While these points apply to the Music of the Spheres particularly (and much more could be said for its inclusion in our studies), the principles from the Spheres also pertain to education as a whole—and particularly classical education. Consider the following:

  • Each discipline has a purpose
  • All the disciplines work together.
  • We should fill students with awe and wonder at the world and for the Creator who has made such things.
  • Rest for our students partially consists in being who God has called them to be, and, therefore, to draw that out of them.
  • Education is a process of repentance.
  • We must submit to the work of the Lord in the unity of Truth.

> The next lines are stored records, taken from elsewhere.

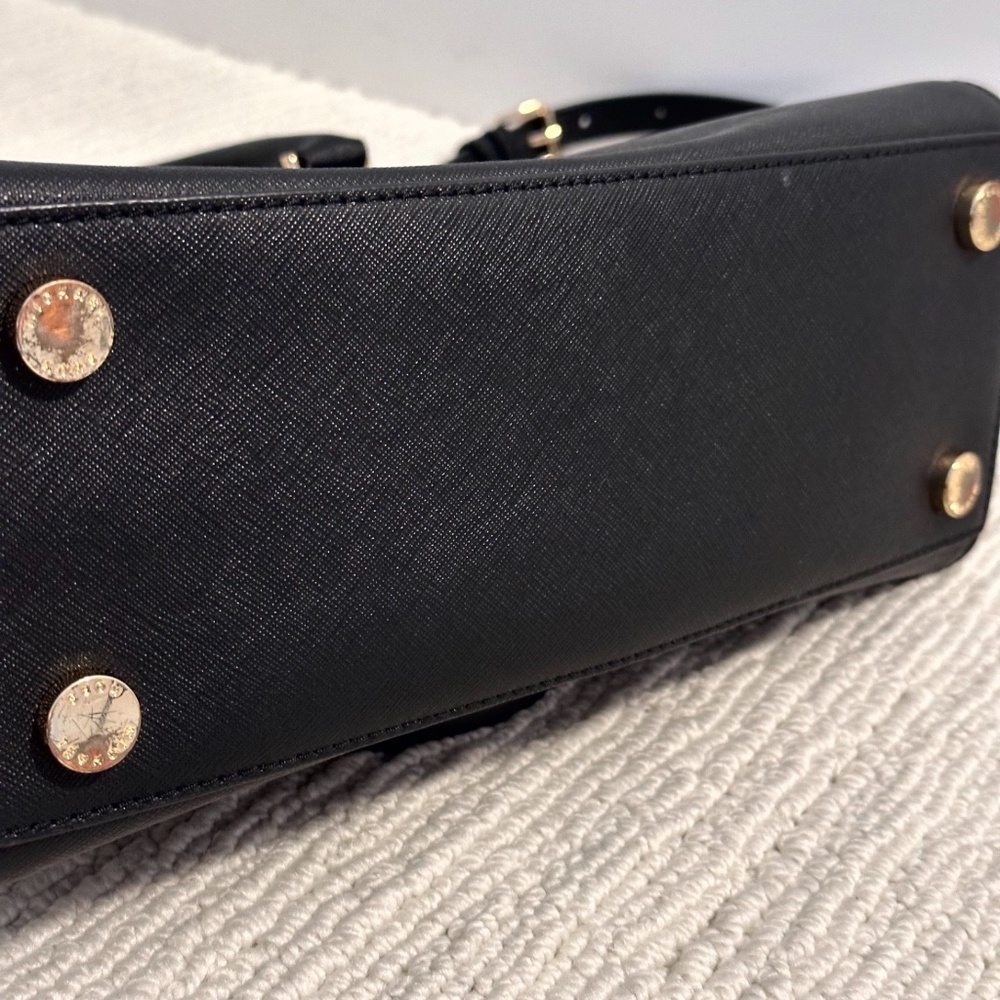 MICHAEL KORS Selma Women’s Black Satchel Crossbody Saffiano Leather Elegant - Picture 8 of 13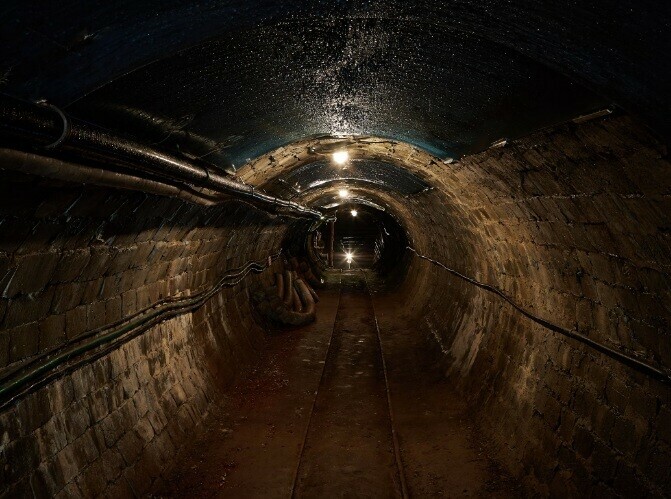 На уральской шахте произошло обрушение породы В подземной ловушке оказались люди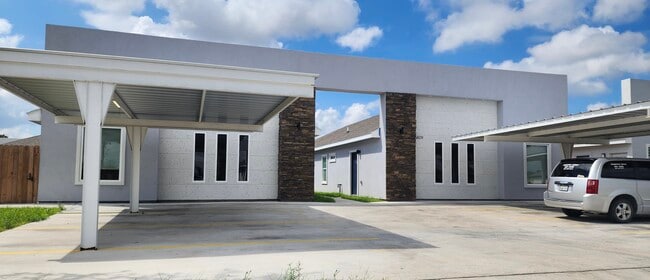 Building Photo - 5809 Ozark Ave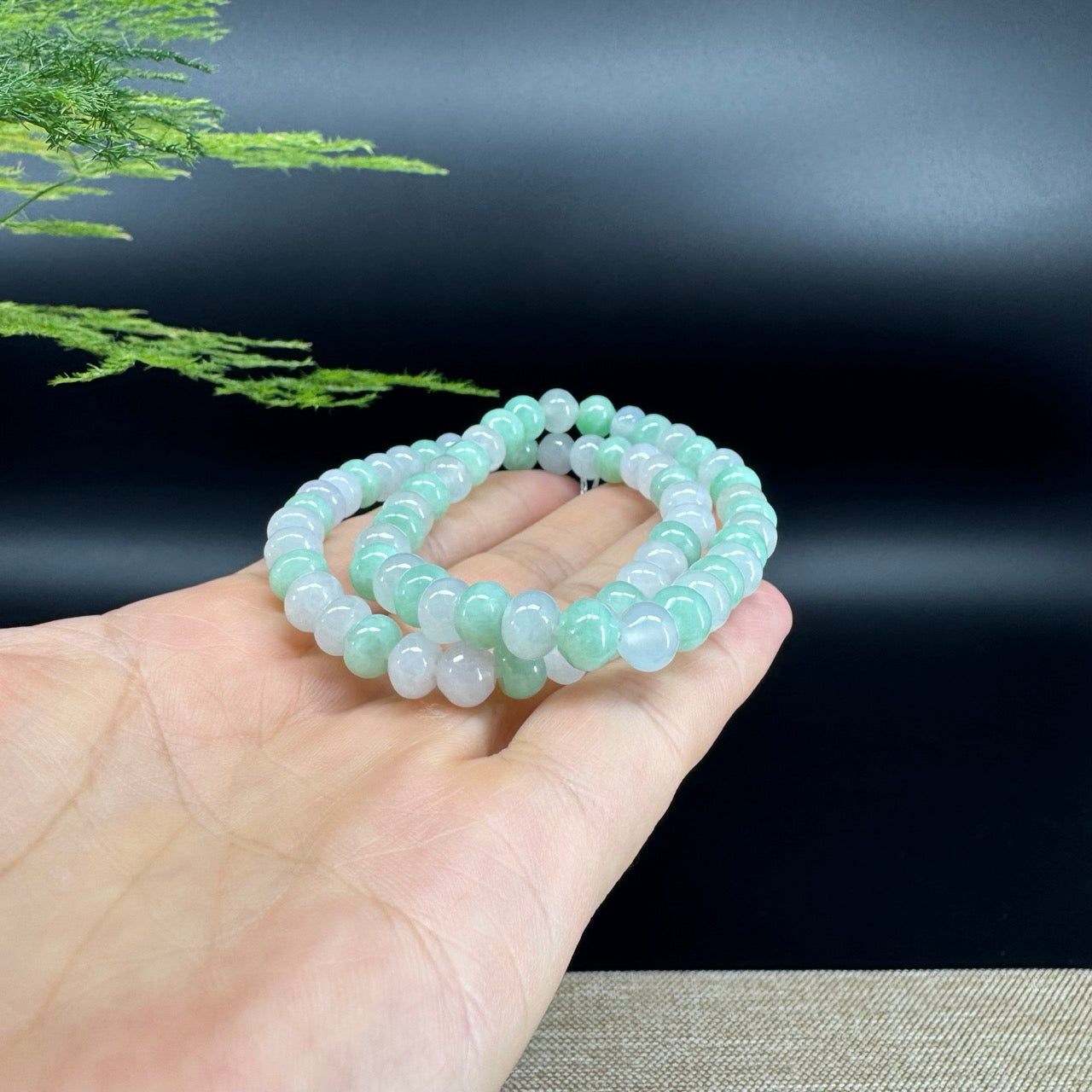"Lucky coin" KouKou Jadeite Jade Icy Green Beads Bracelet ( 7mm )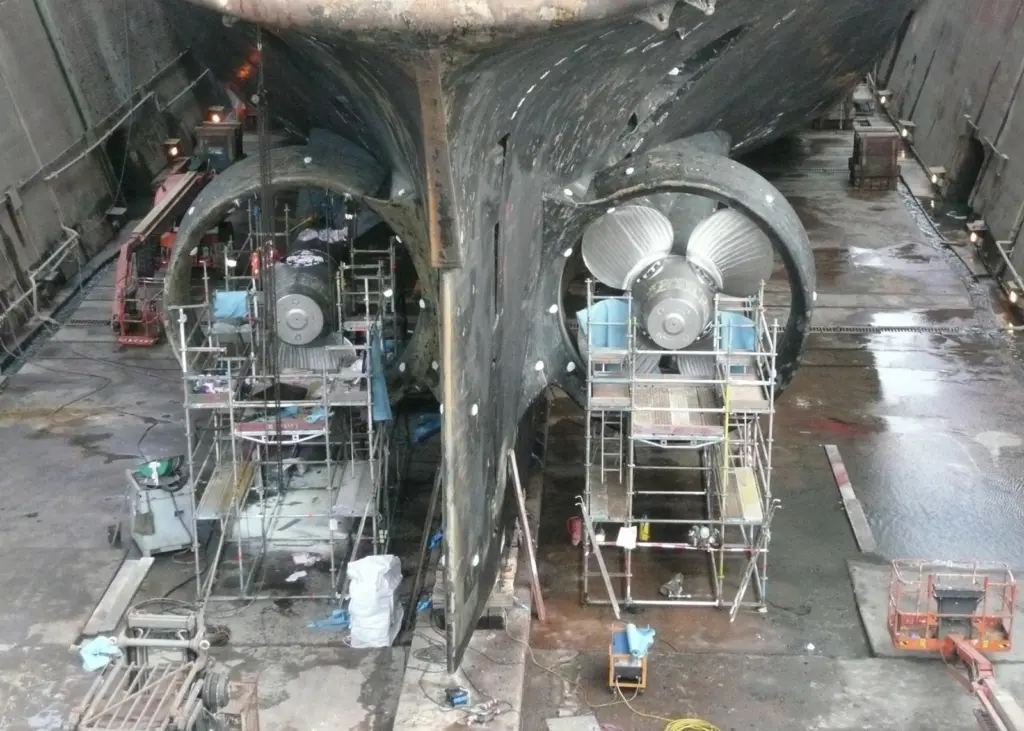 Polarstern prop repairs at LWB. High reliability semands on successor.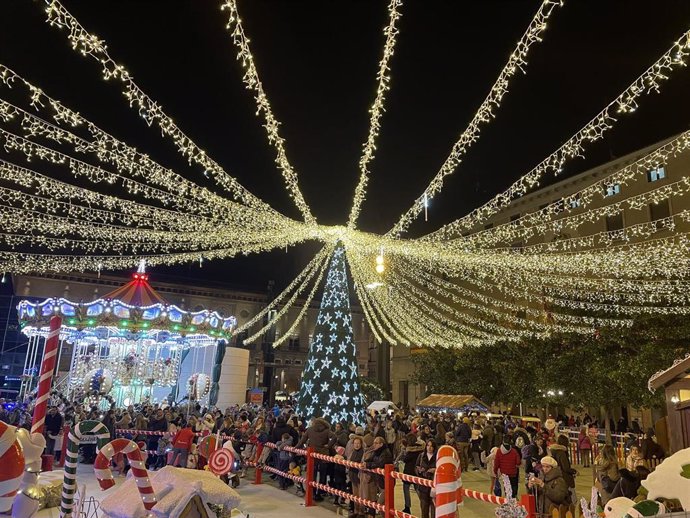 El alumbrado navideño decora cerca de 90 puntos de la ciudad, distribuidos por todos los barrios zaragozanos.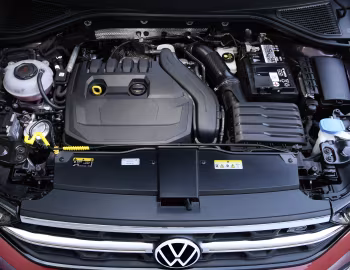 Bajo el capó Volkswagen T-Roc Cabriolet R-Line [Worldwide] '2021–25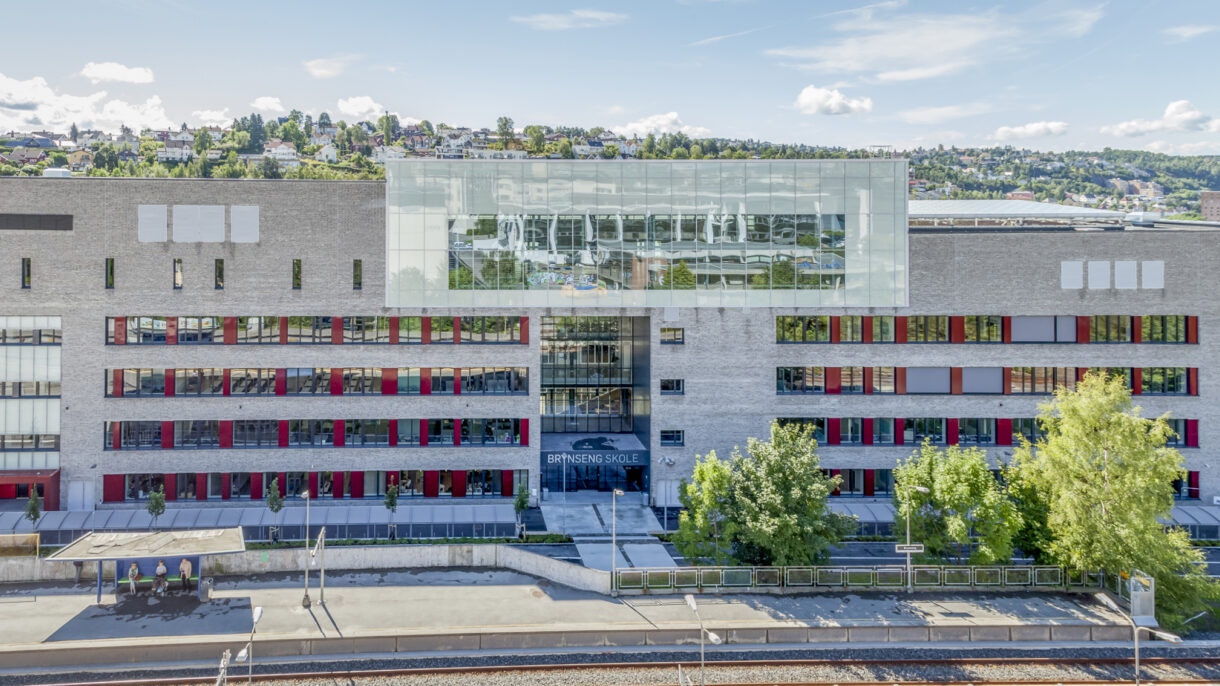Skolebygget sett ovenfra. Foto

Joseph Ratzinger wrote, “For the Pythagoreans, this mathematical order of the universe (‘cosmos’ means ‘order’!) was identical with the essence of beauty itself. Beauty comes from meaningful inner order. And for them this beauty was not only optical but also musical…The beauty of music depends on its conformity to the rhythmic and harmonic laws of the universe. The more that human music adapts itself to the musical laws of the universe, the more beautiful it will be.”

This inner beauty, order, and harmony not only expresses itself in glorious music, but also in the forming of beautiful souls and minds.


i. Jamie James, The Music of the Spheres: Music, Science and the Natural Order of The Universe (New York: Copernicus, 1993), 91-92.

ii. James R. Gaines, Evening in the Palace of Reason: Bach Meets Frederick the Great in the Age of Enlightenment (New York: Harper Perennial, 2005), 43.

iii. John Butt, “Bach’s metaphysics of music.” Ed. John Butt, The Cambridge Companion to Bach (Cambridge: The Cambridge University Press, 2000), 46.

iv. Ibid., 48.

v. Joseph Cardinal Ratzinger, The Spirit of the Liturgy (San Francisco: Ignatius Press, 2000), 152-153.